The other comment from Powell that stood out was his assertion that the U.S. is on an “unsustainable” fiscal path, with debt growing faster than the economy in the long run. To this end, the Congressional Budget Office (CBO) released new 10-year projections this week, which showed that the ratio of federal publicly held debt to GDP will rise from 97.3% last year to record high of 116% by 2034.
Looking ahead to next week, January’s inflation report will take center stage. The BLS released revisions to CPI data this morning, which were relatively minor and left the year-on-year path for inflation broadly unchanged. As for January, the market consensus expects a further moderation in the core measure.

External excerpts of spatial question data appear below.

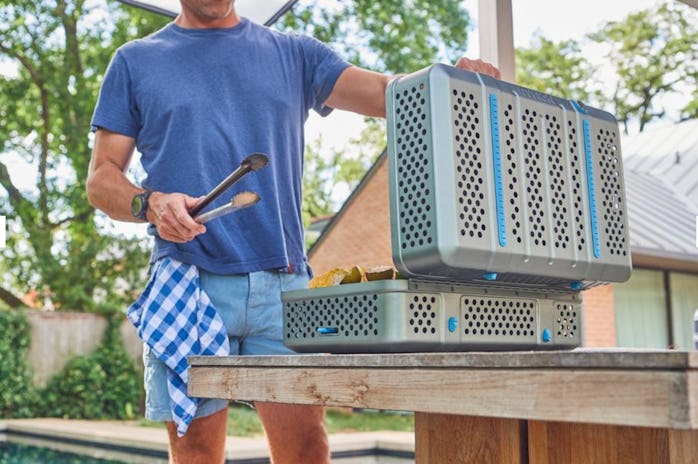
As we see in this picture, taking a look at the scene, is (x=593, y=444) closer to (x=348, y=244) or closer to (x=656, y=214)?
(x=656, y=214)

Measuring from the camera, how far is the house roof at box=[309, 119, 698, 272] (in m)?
7.47

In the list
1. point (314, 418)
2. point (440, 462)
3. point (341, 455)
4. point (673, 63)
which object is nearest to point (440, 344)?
point (440, 462)

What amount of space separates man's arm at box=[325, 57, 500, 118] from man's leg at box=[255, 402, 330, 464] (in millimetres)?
542

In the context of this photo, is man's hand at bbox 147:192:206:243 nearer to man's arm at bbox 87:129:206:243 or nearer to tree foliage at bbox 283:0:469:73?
man's arm at bbox 87:129:206:243

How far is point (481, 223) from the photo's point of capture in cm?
86

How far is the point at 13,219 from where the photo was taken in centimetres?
998

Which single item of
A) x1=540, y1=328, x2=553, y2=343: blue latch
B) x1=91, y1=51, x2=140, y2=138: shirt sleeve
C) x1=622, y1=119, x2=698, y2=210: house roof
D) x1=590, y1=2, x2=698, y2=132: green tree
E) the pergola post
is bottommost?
x1=540, y1=328, x2=553, y2=343: blue latch

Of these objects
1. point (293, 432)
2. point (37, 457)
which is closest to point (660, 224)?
point (37, 457)

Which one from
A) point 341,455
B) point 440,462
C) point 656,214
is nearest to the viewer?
point 440,462

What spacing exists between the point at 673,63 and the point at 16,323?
914cm

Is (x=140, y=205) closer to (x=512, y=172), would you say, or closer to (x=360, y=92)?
(x=360, y=92)

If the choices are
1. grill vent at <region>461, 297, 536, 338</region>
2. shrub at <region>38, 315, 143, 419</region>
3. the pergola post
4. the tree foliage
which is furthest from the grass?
grill vent at <region>461, 297, 536, 338</region>

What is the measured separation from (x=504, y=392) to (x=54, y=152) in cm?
1005

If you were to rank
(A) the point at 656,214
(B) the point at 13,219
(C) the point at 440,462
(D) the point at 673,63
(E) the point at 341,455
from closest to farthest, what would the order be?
(C) the point at 440,462 → (E) the point at 341,455 → (A) the point at 656,214 → (B) the point at 13,219 → (D) the point at 673,63
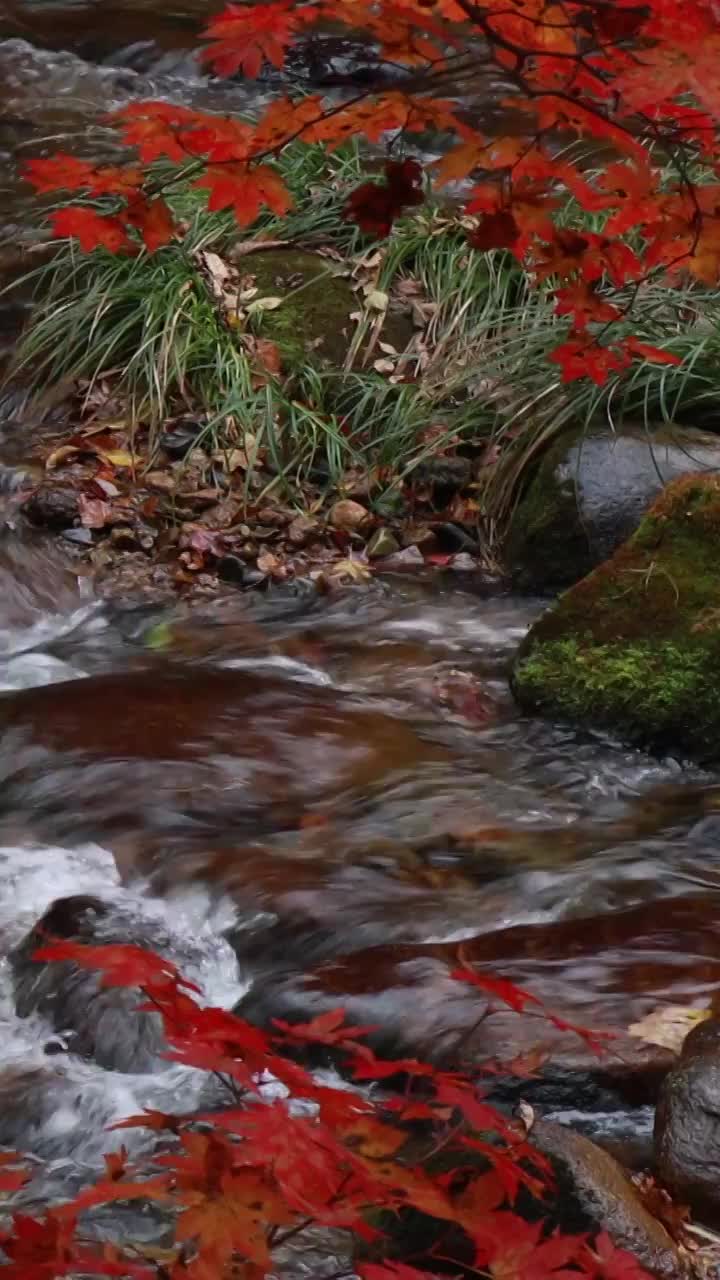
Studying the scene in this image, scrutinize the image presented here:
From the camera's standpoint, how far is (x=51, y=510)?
5.81 m

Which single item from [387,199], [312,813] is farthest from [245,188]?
[312,813]

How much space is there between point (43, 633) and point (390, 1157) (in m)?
3.15

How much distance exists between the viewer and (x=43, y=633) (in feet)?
17.5

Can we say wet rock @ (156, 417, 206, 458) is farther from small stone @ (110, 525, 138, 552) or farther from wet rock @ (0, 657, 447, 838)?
wet rock @ (0, 657, 447, 838)

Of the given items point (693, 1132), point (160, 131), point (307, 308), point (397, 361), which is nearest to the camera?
point (693, 1132)

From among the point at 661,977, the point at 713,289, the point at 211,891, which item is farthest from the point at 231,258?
the point at 661,977

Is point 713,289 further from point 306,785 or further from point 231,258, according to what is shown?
point 306,785

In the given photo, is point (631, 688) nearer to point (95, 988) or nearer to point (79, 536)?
point (95, 988)

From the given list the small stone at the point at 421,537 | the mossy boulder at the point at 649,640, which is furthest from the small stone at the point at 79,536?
the mossy boulder at the point at 649,640

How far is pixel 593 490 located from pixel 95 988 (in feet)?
9.43

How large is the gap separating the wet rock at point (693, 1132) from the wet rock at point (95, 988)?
0.96 meters

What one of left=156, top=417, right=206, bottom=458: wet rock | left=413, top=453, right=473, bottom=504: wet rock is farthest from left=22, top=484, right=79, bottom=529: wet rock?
left=413, top=453, right=473, bottom=504: wet rock

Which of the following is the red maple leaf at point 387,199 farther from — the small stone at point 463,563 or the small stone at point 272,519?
the small stone at point 272,519

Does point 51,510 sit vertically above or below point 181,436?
below
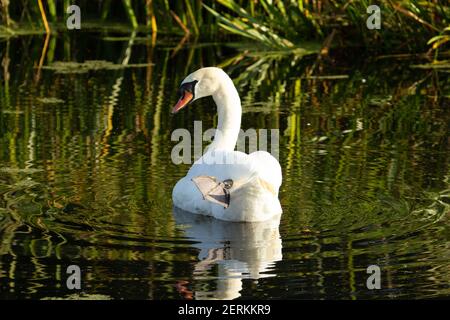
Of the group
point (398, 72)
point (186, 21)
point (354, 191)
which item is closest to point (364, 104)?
point (398, 72)

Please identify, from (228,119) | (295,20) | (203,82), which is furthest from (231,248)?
(295,20)

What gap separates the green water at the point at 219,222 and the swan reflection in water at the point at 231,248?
0.05 ft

Canada – The BoC to Remain Inflation-Focused
As the Lunar New Year approaches, the Canadian economy strides into the celebration with an upbeat tempo. Employment – the focal point of this week’s economic calendar – came in stronger than anticipated at 37K new jobs in January, and the unemployment rate moved down a tick. This helped lift the equity market for the day, but not enough to push the benchmark index into the positive territory for the week (at least at time of writing). The Government of Canada 5-year bond yield, which got pulled up last week after strong U.S. employment report, gained another 10 basis points.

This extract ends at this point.